If, like many people, you believe you have a legal obligation to answer any question a law enforcement officer asks you, think again. While you must identify yourself or produce identification when an officer requests you to, that is the extent of your legal obligation. You need not answer any additional questions or volunteer any additional information. In fact, doing so could come back to haunt you later.
FindLaw explains that you have two kinds of rights when officers question you: constitutional and Miranda.
In the 1966 U.S. Supreme Court case of Miranda v.

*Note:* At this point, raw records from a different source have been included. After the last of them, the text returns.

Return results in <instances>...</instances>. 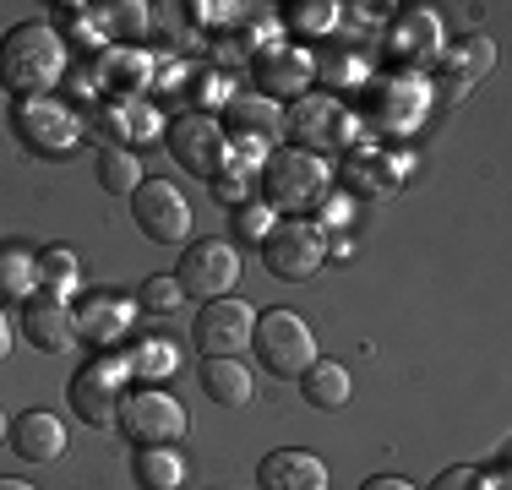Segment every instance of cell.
<instances>
[{
	"label": "cell",
	"mask_w": 512,
	"mask_h": 490,
	"mask_svg": "<svg viewBox=\"0 0 512 490\" xmlns=\"http://www.w3.org/2000/svg\"><path fill=\"white\" fill-rule=\"evenodd\" d=\"M273 224L278 218H273V207H267L262 196H251V202L235 207V240L240 245H256V251H262V240L273 235Z\"/></svg>",
	"instance_id": "f546056e"
},
{
	"label": "cell",
	"mask_w": 512,
	"mask_h": 490,
	"mask_svg": "<svg viewBox=\"0 0 512 490\" xmlns=\"http://www.w3.org/2000/svg\"><path fill=\"white\" fill-rule=\"evenodd\" d=\"M120 409V365H82L71 376V414L93 431H109Z\"/></svg>",
	"instance_id": "9a60e30c"
},
{
	"label": "cell",
	"mask_w": 512,
	"mask_h": 490,
	"mask_svg": "<svg viewBox=\"0 0 512 490\" xmlns=\"http://www.w3.org/2000/svg\"><path fill=\"white\" fill-rule=\"evenodd\" d=\"M104 82L115 88V98H131L148 82V55H131V49H109L104 55Z\"/></svg>",
	"instance_id": "f1b7e54d"
},
{
	"label": "cell",
	"mask_w": 512,
	"mask_h": 490,
	"mask_svg": "<svg viewBox=\"0 0 512 490\" xmlns=\"http://www.w3.org/2000/svg\"><path fill=\"white\" fill-rule=\"evenodd\" d=\"M99 186L109 196H131L142 186V164H137V147H99Z\"/></svg>",
	"instance_id": "484cf974"
},
{
	"label": "cell",
	"mask_w": 512,
	"mask_h": 490,
	"mask_svg": "<svg viewBox=\"0 0 512 490\" xmlns=\"http://www.w3.org/2000/svg\"><path fill=\"white\" fill-rule=\"evenodd\" d=\"M420 109H425V88L414 77H398L393 88H376V104H371V115L382 120V126H414L420 120Z\"/></svg>",
	"instance_id": "603a6c76"
},
{
	"label": "cell",
	"mask_w": 512,
	"mask_h": 490,
	"mask_svg": "<svg viewBox=\"0 0 512 490\" xmlns=\"http://www.w3.org/2000/svg\"><path fill=\"white\" fill-rule=\"evenodd\" d=\"M256 82H262V98H306L311 77H316V60L306 49H289V44H273V49H256L251 60Z\"/></svg>",
	"instance_id": "5bb4252c"
},
{
	"label": "cell",
	"mask_w": 512,
	"mask_h": 490,
	"mask_svg": "<svg viewBox=\"0 0 512 490\" xmlns=\"http://www.w3.org/2000/svg\"><path fill=\"white\" fill-rule=\"evenodd\" d=\"M22 338L44 354H66L71 338H77V311L66 305V294L33 289L28 300H22Z\"/></svg>",
	"instance_id": "4fadbf2b"
},
{
	"label": "cell",
	"mask_w": 512,
	"mask_h": 490,
	"mask_svg": "<svg viewBox=\"0 0 512 490\" xmlns=\"http://www.w3.org/2000/svg\"><path fill=\"white\" fill-rule=\"evenodd\" d=\"M39 289V267H33V251L17 240L0 245V305L6 300H28Z\"/></svg>",
	"instance_id": "d4e9b609"
},
{
	"label": "cell",
	"mask_w": 512,
	"mask_h": 490,
	"mask_svg": "<svg viewBox=\"0 0 512 490\" xmlns=\"http://www.w3.org/2000/svg\"><path fill=\"white\" fill-rule=\"evenodd\" d=\"M137 485L142 490H180L186 485V458L175 447H137Z\"/></svg>",
	"instance_id": "cb8c5ba5"
},
{
	"label": "cell",
	"mask_w": 512,
	"mask_h": 490,
	"mask_svg": "<svg viewBox=\"0 0 512 490\" xmlns=\"http://www.w3.org/2000/svg\"><path fill=\"white\" fill-rule=\"evenodd\" d=\"M126 327H131V300H120V294H88V300H82L77 333L88 343H115Z\"/></svg>",
	"instance_id": "d6986e66"
},
{
	"label": "cell",
	"mask_w": 512,
	"mask_h": 490,
	"mask_svg": "<svg viewBox=\"0 0 512 490\" xmlns=\"http://www.w3.org/2000/svg\"><path fill=\"white\" fill-rule=\"evenodd\" d=\"M202 392H207V398H213V403H224V409H246V403H251V371H246V365H240V360H202Z\"/></svg>",
	"instance_id": "7402d4cb"
},
{
	"label": "cell",
	"mask_w": 512,
	"mask_h": 490,
	"mask_svg": "<svg viewBox=\"0 0 512 490\" xmlns=\"http://www.w3.org/2000/svg\"><path fill=\"white\" fill-rule=\"evenodd\" d=\"M218 126H224V137H229V153H240L246 164H256V158L273 153L278 131H284V109L262 93H235L224 104V120H218Z\"/></svg>",
	"instance_id": "9c48e42d"
},
{
	"label": "cell",
	"mask_w": 512,
	"mask_h": 490,
	"mask_svg": "<svg viewBox=\"0 0 512 490\" xmlns=\"http://www.w3.org/2000/svg\"><path fill=\"white\" fill-rule=\"evenodd\" d=\"M104 22H109L115 33H131V39H142V33H148V6H137V0H131V6H109Z\"/></svg>",
	"instance_id": "e575fe53"
},
{
	"label": "cell",
	"mask_w": 512,
	"mask_h": 490,
	"mask_svg": "<svg viewBox=\"0 0 512 490\" xmlns=\"http://www.w3.org/2000/svg\"><path fill=\"white\" fill-rule=\"evenodd\" d=\"M0 490H39V485H28V480H11V474H0Z\"/></svg>",
	"instance_id": "f35d334b"
},
{
	"label": "cell",
	"mask_w": 512,
	"mask_h": 490,
	"mask_svg": "<svg viewBox=\"0 0 512 490\" xmlns=\"http://www.w3.org/2000/svg\"><path fill=\"white\" fill-rule=\"evenodd\" d=\"M164 147L175 153V164L186 169V175H197V180H218V175H224V164L235 158V153H229L224 126H218V115H207V109L175 115V126L164 131Z\"/></svg>",
	"instance_id": "5b68a950"
},
{
	"label": "cell",
	"mask_w": 512,
	"mask_h": 490,
	"mask_svg": "<svg viewBox=\"0 0 512 490\" xmlns=\"http://www.w3.org/2000/svg\"><path fill=\"white\" fill-rule=\"evenodd\" d=\"M131 218L153 245H186L191 240V202L169 180H142L131 191Z\"/></svg>",
	"instance_id": "8fae6325"
},
{
	"label": "cell",
	"mask_w": 512,
	"mask_h": 490,
	"mask_svg": "<svg viewBox=\"0 0 512 490\" xmlns=\"http://www.w3.org/2000/svg\"><path fill=\"white\" fill-rule=\"evenodd\" d=\"M251 169H256V164H246V158H240V164H224V175L213 180V196L229 207V213H235L240 202H251V196H246V186H251Z\"/></svg>",
	"instance_id": "d6a6232c"
},
{
	"label": "cell",
	"mask_w": 512,
	"mask_h": 490,
	"mask_svg": "<svg viewBox=\"0 0 512 490\" xmlns=\"http://www.w3.org/2000/svg\"><path fill=\"white\" fill-rule=\"evenodd\" d=\"M251 349H256V360H262V371L278 376V382H300V376H306L311 365L322 360V354H316L311 327H306V316H300V311H284V305L256 316Z\"/></svg>",
	"instance_id": "7a4b0ae2"
},
{
	"label": "cell",
	"mask_w": 512,
	"mask_h": 490,
	"mask_svg": "<svg viewBox=\"0 0 512 490\" xmlns=\"http://www.w3.org/2000/svg\"><path fill=\"white\" fill-rule=\"evenodd\" d=\"M300 392H306V403H311V409H322V414L349 409V398H355L349 365H338V360H316L311 371L300 376Z\"/></svg>",
	"instance_id": "ffe728a7"
},
{
	"label": "cell",
	"mask_w": 512,
	"mask_h": 490,
	"mask_svg": "<svg viewBox=\"0 0 512 490\" xmlns=\"http://www.w3.org/2000/svg\"><path fill=\"white\" fill-rule=\"evenodd\" d=\"M262 262L273 278L284 284H306L316 267L327 262V229L311 224V218H284L273 224V235L262 240Z\"/></svg>",
	"instance_id": "8992f818"
},
{
	"label": "cell",
	"mask_w": 512,
	"mask_h": 490,
	"mask_svg": "<svg viewBox=\"0 0 512 490\" xmlns=\"http://www.w3.org/2000/svg\"><path fill=\"white\" fill-rule=\"evenodd\" d=\"M11 452H17L22 463H55L60 452H66V425L44 409H22L17 420H11Z\"/></svg>",
	"instance_id": "ac0fdd59"
},
{
	"label": "cell",
	"mask_w": 512,
	"mask_h": 490,
	"mask_svg": "<svg viewBox=\"0 0 512 490\" xmlns=\"http://www.w3.org/2000/svg\"><path fill=\"white\" fill-rule=\"evenodd\" d=\"M256 485L262 490H327V463L300 447H278L256 463Z\"/></svg>",
	"instance_id": "2e32d148"
},
{
	"label": "cell",
	"mask_w": 512,
	"mask_h": 490,
	"mask_svg": "<svg viewBox=\"0 0 512 490\" xmlns=\"http://www.w3.org/2000/svg\"><path fill=\"white\" fill-rule=\"evenodd\" d=\"M240 278V251L229 240L207 235V240H186V251H180V267H175V284L180 294H191V300H224L229 289H235Z\"/></svg>",
	"instance_id": "52a82bcc"
},
{
	"label": "cell",
	"mask_w": 512,
	"mask_h": 490,
	"mask_svg": "<svg viewBox=\"0 0 512 490\" xmlns=\"http://www.w3.org/2000/svg\"><path fill=\"white\" fill-rule=\"evenodd\" d=\"M131 376H142V382H153V376H164V371H175L180 365V354H175V343H142L137 354H131Z\"/></svg>",
	"instance_id": "1f68e13d"
},
{
	"label": "cell",
	"mask_w": 512,
	"mask_h": 490,
	"mask_svg": "<svg viewBox=\"0 0 512 490\" xmlns=\"http://www.w3.org/2000/svg\"><path fill=\"white\" fill-rule=\"evenodd\" d=\"M99 131H109L115 142H126V137H153V131H158V115H153L148 104H131V98H115V104H104Z\"/></svg>",
	"instance_id": "4316f807"
},
{
	"label": "cell",
	"mask_w": 512,
	"mask_h": 490,
	"mask_svg": "<svg viewBox=\"0 0 512 490\" xmlns=\"http://www.w3.org/2000/svg\"><path fill=\"white\" fill-rule=\"evenodd\" d=\"M11 131H17L33 153H71L82 137L77 115H71L66 104H55V98H28V104H17L11 109Z\"/></svg>",
	"instance_id": "7c38bea8"
},
{
	"label": "cell",
	"mask_w": 512,
	"mask_h": 490,
	"mask_svg": "<svg viewBox=\"0 0 512 490\" xmlns=\"http://www.w3.org/2000/svg\"><path fill=\"white\" fill-rule=\"evenodd\" d=\"M393 44L414 66L436 60L442 55V22H436V11H404V17H393Z\"/></svg>",
	"instance_id": "44dd1931"
},
{
	"label": "cell",
	"mask_w": 512,
	"mask_h": 490,
	"mask_svg": "<svg viewBox=\"0 0 512 490\" xmlns=\"http://www.w3.org/2000/svg\"><path fill=\"white\" fill-rule=\"evenodd\" d=\"M360 490H420V485H409L404 474H371V480H365Z\"/></svg>",
	"instance_id": "8d00e7d4"
},
{
	"label": "cell",
	"mask_w": 512,
	"mask_h": 490,
	"mask_svg": "<svg viewBox=\"0 0 512 490\" xmlns=\"http://www.w3.org/2000/svg\"><path fill=\"white\" fill-rule=\"evenodd\" d=\"M180 300H186V294H180V284H175V278H148V284L137 289V305H142V311H153V316L175 311Z\"/></svg>",
	"instance_id": "836d02e7"
},
{
	"label": "cell",
	"mask_w": 512,
	"mask_h": 490,
	"mask_svg": "<svg viewBox=\"0 0 512 490\" xmlns=\"http://www.w3.org/2000/svg\"><path fill=\"white\" fill-rule=\"evenodd\" d=\"M33 267H39V289H55V294H71L82 278L71 245H44V251H33Z\"/></svg>",
	"instance_id": "83f0119b"
},
{
	"label": "cell",
	"mask_w": 512,
	"mask_h": 490,
	"mask_svg": "<svg viewBox=\"0 0 512 490\" xmlns=\"http://www.w3.org/2000/svg\"><path fill=\"white\" fill-rule=\"evenodd\" d=\"M115 425L126 431L131 447H180V441H186V431H191L186 403L169 398V392H158V387H131V392H120Z\"/></svg>",
	"instance_id": "277c9868"
},
{
	"label": "cell",
	"mask_w": 512,
	"mask_h": 490,
	"mask_svg": "<svg viewBox=\"0 0 512 490\" xmlns=\"http://www.w3.org/2000/svg\"><path fill=\"white\" fill-rule=\"evenodd\" d=\"M322 196H327V164L316 153H300V147H273V153L262 158V202L273 207V213L306 218Z\"/></svg>",
	"instance_id": "3957f363"
},
{
	"label": "cell",
	"mask_w": 512,
	"mask_h": 490,
	"mask_svg": "<svg viewBox=\"0 0 512 490\" xmlns=\"http://www.w3.org/2000/svg\"><path fill=\"white\" fill-rule=\"evenodd\" d=\"M284 28L327 33V28H338V6H333V0H295V6H284Z\"/></svg>",
	"instance_id": "4dcf8cb0"
},
{
	"label": "cell",
	"mask_w": 512,
	"mask_h": 490,
	"mask_svg": "<svg viewBox=\"0 0 512 490\" xmlns=\"http://www.w3.org/2000/svg\"><path fill=\"white\" fill-rule=\"evenodd\" d=\"M60 77H66V44H60V33L50 22H17L0 39V88L17 104L50 98Z\"/></svg>",
	"instance_id": "6da1fadb"
},
{
	"label": "cell",
	"mask_w": 512,
	"mask_h": 490,
	"mask_svg": "<svg viewBox=\"0 0 512 490\" xmlns=\"http://www.w3.org/2000/svg\"><path fill=\"white\" fill-rule=\"evenodd\" d=\"M251 327H256V311L224 294V300H207L191 316V343H197L202 360H235V354L251 349Z\"/></svg>",
	"instance_id": "30bf717a"
},
{
	"label": "cell",
	"mask_w": 512,
	"mask_h": 490,
	"mask_svg": "<svg viewBox=\"0 0 512 490\" xmlns=\"http://www.w3.org/2000/svg\"><path fill=\"white\" fill-rule=\"evenodd\" d=\"M284 131L300 142V153H344L349 137H355V115H349L338 98H327V93H306V98H295L289 104V115H284Z\"/></svg>",
	"instance_id": "ba28073f"
},
{
	"label": "cell",
	"mask_w": 512,
	"mask_h": 490,
	"mask_svg": "<svg viewBox=\"0 0 512 490\" xmlns=\"http://www.w3.org/2000/svg\"><path fill=\"white\" fill-rule=\"evenodd\" d=\"M11 354V316H6V305H0V360Z\"/></svg>",
	"instance_id": "74e56055"
},
{
	"label": "cell",
	"mask_w": 512,
	"mask_h": 490,
	"mask_svg": "<svg viewBox=\"0 0 512 490\" xmlns=\"http://www.w3.org/2000/svg\"><path fill=\"white\" fill-rule=\"evenodd\" d=\"M431 490H491V480H485L480 469H469V463H458V469H442V474H436Z\"/></svg>",
	"instance_id": "d590c367"
},
{
	"label": "cell",
	"mask_w": 512,
	"mask_h": 490,
	"mask_svg": "<svg viewBox=\"0 0 512 490\" xmlns=\"http://www.w3.org/2000/svg\"><path fill=\"white\" fill-rule=\"evenodd\" d=\"M491 66H496V44L491 39H463V44L436 55V82H442L447 98H463Z\"/></svg>",
	"instance_id": "e0dca14e"
}]
</instances>
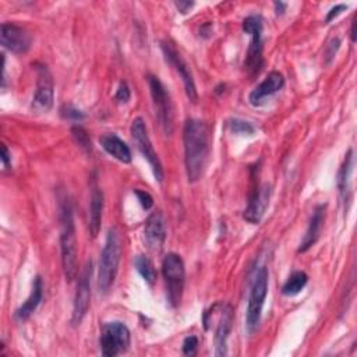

Arizona, the Justices enumerated your Miranda rights as follows:
- You have the right to remain silent.
- Anything you say can and will be used against you in a court of law.
- You have the right to an attorney.
- If you cannot afford an attorney, one will be appointed for you.
Officers must inform you of these rights, however, only at the point where they arrest you, not before.
Your Constitutional rights, nevertheless, apply at all times as follows:
- Fourth Amendment: right against unreasonable searches and seizures, including seizures of your person, i.e., arrest
- Fifth Amendment: right against self-incrimination, i.e., to remain silent
- Sixth Amendment: right to counsel, i.e., an attorney, when faced with criminal prosecution
Asserting your rights
Given that these fundamental rights protect you any time officers attempt to question you, you best interests dictate that you assert them rather than volunteering information without an attorney present. Naturally, you should always treat officers with respect and not behave aggressively. Consequently, calmly stating “I want a lawyer” will stop the questioning without angering the officers.